- PROBLEM REQUIREMENTS -
Retype all of the entries below with no changes at all.

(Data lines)
--------------------------------------------------

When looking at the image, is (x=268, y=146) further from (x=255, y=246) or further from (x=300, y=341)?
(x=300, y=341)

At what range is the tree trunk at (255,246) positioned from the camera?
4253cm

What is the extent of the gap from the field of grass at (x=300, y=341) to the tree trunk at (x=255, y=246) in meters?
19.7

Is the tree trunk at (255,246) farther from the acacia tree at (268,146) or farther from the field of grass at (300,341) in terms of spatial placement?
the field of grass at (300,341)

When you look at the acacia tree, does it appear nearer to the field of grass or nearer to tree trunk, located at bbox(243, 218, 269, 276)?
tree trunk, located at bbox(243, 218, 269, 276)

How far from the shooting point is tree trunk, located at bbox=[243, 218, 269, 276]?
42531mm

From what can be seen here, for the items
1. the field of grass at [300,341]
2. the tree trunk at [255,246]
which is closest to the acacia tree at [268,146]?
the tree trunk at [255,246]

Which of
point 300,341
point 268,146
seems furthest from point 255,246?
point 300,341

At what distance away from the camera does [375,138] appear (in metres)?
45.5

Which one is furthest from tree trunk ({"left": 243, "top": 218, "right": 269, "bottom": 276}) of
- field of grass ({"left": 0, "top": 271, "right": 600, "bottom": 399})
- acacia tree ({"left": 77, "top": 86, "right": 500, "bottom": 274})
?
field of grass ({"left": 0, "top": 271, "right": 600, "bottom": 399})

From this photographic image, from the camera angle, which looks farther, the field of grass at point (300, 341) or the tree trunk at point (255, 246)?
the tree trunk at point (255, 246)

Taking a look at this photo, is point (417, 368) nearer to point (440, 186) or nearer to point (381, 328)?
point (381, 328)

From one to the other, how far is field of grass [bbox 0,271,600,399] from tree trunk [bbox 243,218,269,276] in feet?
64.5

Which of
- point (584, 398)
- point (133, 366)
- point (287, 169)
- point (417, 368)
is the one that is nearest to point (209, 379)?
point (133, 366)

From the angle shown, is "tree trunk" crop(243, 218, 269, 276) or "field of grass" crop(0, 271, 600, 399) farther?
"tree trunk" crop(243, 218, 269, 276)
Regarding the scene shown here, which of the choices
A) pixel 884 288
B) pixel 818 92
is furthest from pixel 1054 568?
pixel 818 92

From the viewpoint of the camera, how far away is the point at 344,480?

--------------------------------------------------

- REPLY TO THE TASK -
When looking at the image, is (x=268, y=146) further from (x=255, y=246) or further from (x=300, y=341)?
(x=300, y=341)

At what range is the tree trunk at (255,246) positioned from the camera?
4253cm

What is the extent of the gap from the field of grass at (x=300, y=341) to the tree trunk at (x=255, y=246) in meters?
19.7

Is the tree trunk at (255,246) farther from the acacia tree at (268,146) or farther from the field of grass at (300,341) in terms of spatial placement?
the field of grass at (300,341)

When you look at the acacia tree, does it appear nearer to the field of grass or nearer to tree trunk, located at bbox(243, 218, 269, 276)?
tree trunk, located at bbox(243, 218, 269, 276)

How far from the shooting point is tree trunk, located at bbox=[243, 218, 269, 276]?
42531mm

From what can be seen here, for the items
1. the field of grass at [300,341]
2. the tree trunk at [255,246]
which is closest to the acacia tree at [268,146]?
the tree trunk at [255,246]

Which of
point 300,341
point 268,146
seems furthest from point 255,246?
point 300,341

At what distance away from the camera does [375,138] appear (in metres)?
45.5

Which one is furthest from tree trunk ({"left": 243, "top": 218, "right": 269, "bottom": 276}) of
- field of grass ({"left": 0, "top": 271, "right": 600, "bottom": 399})
- acacia tree ({"left": 77, "top": 86, "right": 500, "bottom": 274})
?
field of grass ({"left": 0, "top": 271, "right": 600, "bottom": 399})

From this photographic image, from the camera angle, which looks farther, the field of grass at point (300, 341) or the tree trunk at point (255, 246)?
the tree trunk at point (255, 246)

Taking a look at this photo, is point (417, 368) nearer to point (440, 186) or nearer to point (381, 328)?
point (381, 328)

From one to the other, how far is field of grass [bbox 0,271,600,399] from tree trunk [bbox 243,218,269,276] in feet?
64.5

Which of
- point (584, 398)
- point (133, 366)
- point (287, 169)
- point (417, 368)
is the one that is nearest to point (209, 379)?
point (133, 366)

From the angle shown, is "tree trunk" crop(243, 218, 269, 276) or "field of grass" crop(0, 271, 600, 399) farther?
"tree trunk" crop(243, 218, 269, 276)
Regarding the scene shown here, which of the choices
A) pixel 884 288
B) pixel 818 92
is furthest from pixel 1054 568?
pixel 818 92

From the viewpoint of the camera, how far away is the point at 344,480?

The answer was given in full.